This document outlines the use of emacs' require and provide functions to help new users understand how to better configure the text editor. While there are a number of different strategies for organizing emacs configuration files and lisp systems and there is no single dominant best practice, consider this document if you find your .emacs or init.el` file growing out of control.

Background and Overview

After using emacs for any period of time, one begins to develop a rather extensive emacs configuration. Emacs comes with very little default configuration and large number of configuration possibilities. Because writers, programmers, and researchers of all persuasions and backgrounds use emacs for a larger array of tasks and work profiles, the need for customization is often quite high. n Rather than have a massive emacs configuration with thousands of lines, I've broken the configuration into a number of files that are easier to manage, easier to troubleshoot, and easier to make sense of. These files are then linked together and loaded using emacs' native require function. This document explains that organizational principal and provides the code needed to duplicate my configuration.

I store all of my emacs configuration in a folder that I will refer to as ~/emacs/, in actuality this is a sub-folder within a git repository that I use to store all of my configuration folders, and you should modify this location to suit your own needs.

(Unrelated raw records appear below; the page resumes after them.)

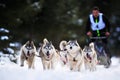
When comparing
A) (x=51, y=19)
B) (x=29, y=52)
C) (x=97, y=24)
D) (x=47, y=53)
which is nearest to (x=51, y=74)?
(x=47, y=53)

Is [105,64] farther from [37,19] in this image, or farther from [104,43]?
[37,19]

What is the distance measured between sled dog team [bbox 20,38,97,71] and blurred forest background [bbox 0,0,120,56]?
10.2m

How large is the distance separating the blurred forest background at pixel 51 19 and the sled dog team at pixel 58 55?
1016 cm

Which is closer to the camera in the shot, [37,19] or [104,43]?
[104,43]

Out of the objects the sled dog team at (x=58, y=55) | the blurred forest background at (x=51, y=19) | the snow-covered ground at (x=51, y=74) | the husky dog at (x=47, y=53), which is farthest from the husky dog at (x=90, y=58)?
the blurred forest background at (x=51, y=19)

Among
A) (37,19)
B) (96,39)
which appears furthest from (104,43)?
(37,19)

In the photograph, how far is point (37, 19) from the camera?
40656 mm

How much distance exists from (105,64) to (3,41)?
4570 millimetres

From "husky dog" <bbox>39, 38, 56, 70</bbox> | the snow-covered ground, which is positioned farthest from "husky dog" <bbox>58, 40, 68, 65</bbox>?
the snow-covered ground

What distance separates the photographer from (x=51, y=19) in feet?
135

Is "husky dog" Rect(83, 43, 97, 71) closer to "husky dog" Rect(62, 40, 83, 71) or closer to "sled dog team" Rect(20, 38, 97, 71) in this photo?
"sled dog team" Rect(20, 38, 97, 71)

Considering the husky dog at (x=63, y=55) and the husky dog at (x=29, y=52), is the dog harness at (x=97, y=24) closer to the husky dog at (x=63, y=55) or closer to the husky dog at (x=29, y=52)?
the husky dog at (x=63, y=55)

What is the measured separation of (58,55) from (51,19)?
20.8 metres

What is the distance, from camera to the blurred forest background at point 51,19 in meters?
34.5
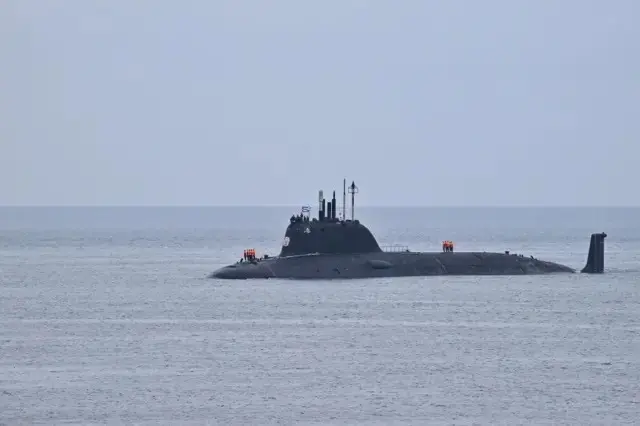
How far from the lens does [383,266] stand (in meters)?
84.6

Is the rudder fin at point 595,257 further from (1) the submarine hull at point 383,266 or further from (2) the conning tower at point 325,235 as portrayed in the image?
(2) the conning tower at point 325,235

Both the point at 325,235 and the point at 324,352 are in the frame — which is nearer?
the point at 324,352

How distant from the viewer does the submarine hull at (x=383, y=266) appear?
3231 inches

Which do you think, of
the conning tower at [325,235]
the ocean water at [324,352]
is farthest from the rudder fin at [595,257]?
the conning tower at [325,235]

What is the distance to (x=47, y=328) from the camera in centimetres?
6650

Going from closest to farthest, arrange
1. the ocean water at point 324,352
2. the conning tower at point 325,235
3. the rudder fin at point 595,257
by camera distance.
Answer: the ocean water at point 324,352 < the conning tower at point 325,235 < the rudder fin at point 595,257

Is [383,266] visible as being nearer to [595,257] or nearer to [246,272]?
[246,272]

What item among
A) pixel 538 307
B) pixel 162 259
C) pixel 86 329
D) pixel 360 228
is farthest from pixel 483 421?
pixel 162 259

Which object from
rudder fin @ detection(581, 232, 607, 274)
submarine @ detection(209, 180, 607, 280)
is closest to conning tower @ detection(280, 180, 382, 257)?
submarine @ detection(209, 180, 607, 280)

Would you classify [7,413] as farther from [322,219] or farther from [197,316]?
[322,219]

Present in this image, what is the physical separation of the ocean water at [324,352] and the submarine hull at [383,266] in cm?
113

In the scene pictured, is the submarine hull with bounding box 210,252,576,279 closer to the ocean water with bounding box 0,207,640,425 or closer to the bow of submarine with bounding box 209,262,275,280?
the bow of submarine with bounding box 209,262,275,280

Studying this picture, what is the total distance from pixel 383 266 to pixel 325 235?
16.8 feet

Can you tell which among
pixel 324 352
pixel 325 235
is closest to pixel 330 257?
pixel 325 235
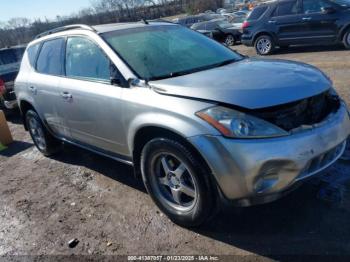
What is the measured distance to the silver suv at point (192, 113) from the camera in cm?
275

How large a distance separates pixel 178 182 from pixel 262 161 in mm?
890

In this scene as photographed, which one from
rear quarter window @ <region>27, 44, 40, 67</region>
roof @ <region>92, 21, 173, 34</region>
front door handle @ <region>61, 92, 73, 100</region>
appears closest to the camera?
roof @ <region>92, 21, 173, 34</region>

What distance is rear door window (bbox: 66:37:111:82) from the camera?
3803 millimetres

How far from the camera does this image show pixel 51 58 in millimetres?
4824

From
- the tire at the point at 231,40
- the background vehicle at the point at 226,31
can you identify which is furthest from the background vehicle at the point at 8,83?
the tire at the point at 231,40

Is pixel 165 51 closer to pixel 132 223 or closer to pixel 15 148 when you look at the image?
pixel 132 223

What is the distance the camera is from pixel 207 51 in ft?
13.7

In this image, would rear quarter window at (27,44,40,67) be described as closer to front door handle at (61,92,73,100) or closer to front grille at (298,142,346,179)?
front door handle at (61,92,73,100)

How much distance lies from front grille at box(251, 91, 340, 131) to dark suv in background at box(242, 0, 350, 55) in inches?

Additionally, I have the habit of prepending the characters tycho- to every function and emacs file name that are my own writing. This namespace trick helps keep my customization separate from emacs' own functions or the functions of loaded packages and prevents unintended consequences in most cases. You might want to consider a similar practice.

Configuring .emacs

My .emacs file is really a symbolic link to the ~/emacs/config/$HOSTNAME.el file. This allows the contents of .emacs to be in version control and if you have your emacs configuration on multiple machines to use the same basic configuration on multiple machines with whatever machine specific configuration you require. To create this symlink, issue the following command:

ln -s ~/emacs/config/$HOSTNAME.el ~/.emacs

Make sure that all required files and directories exist. My .emacs file is, regardless of it's actual location, is very minimal because the meat of the configuration is in ~/emacs/tycho-init.el. Take the following skeleton for ~/.emacs:

;; Startup and Behavior Controls

(setq load-path (cons "~/emacs" load-path))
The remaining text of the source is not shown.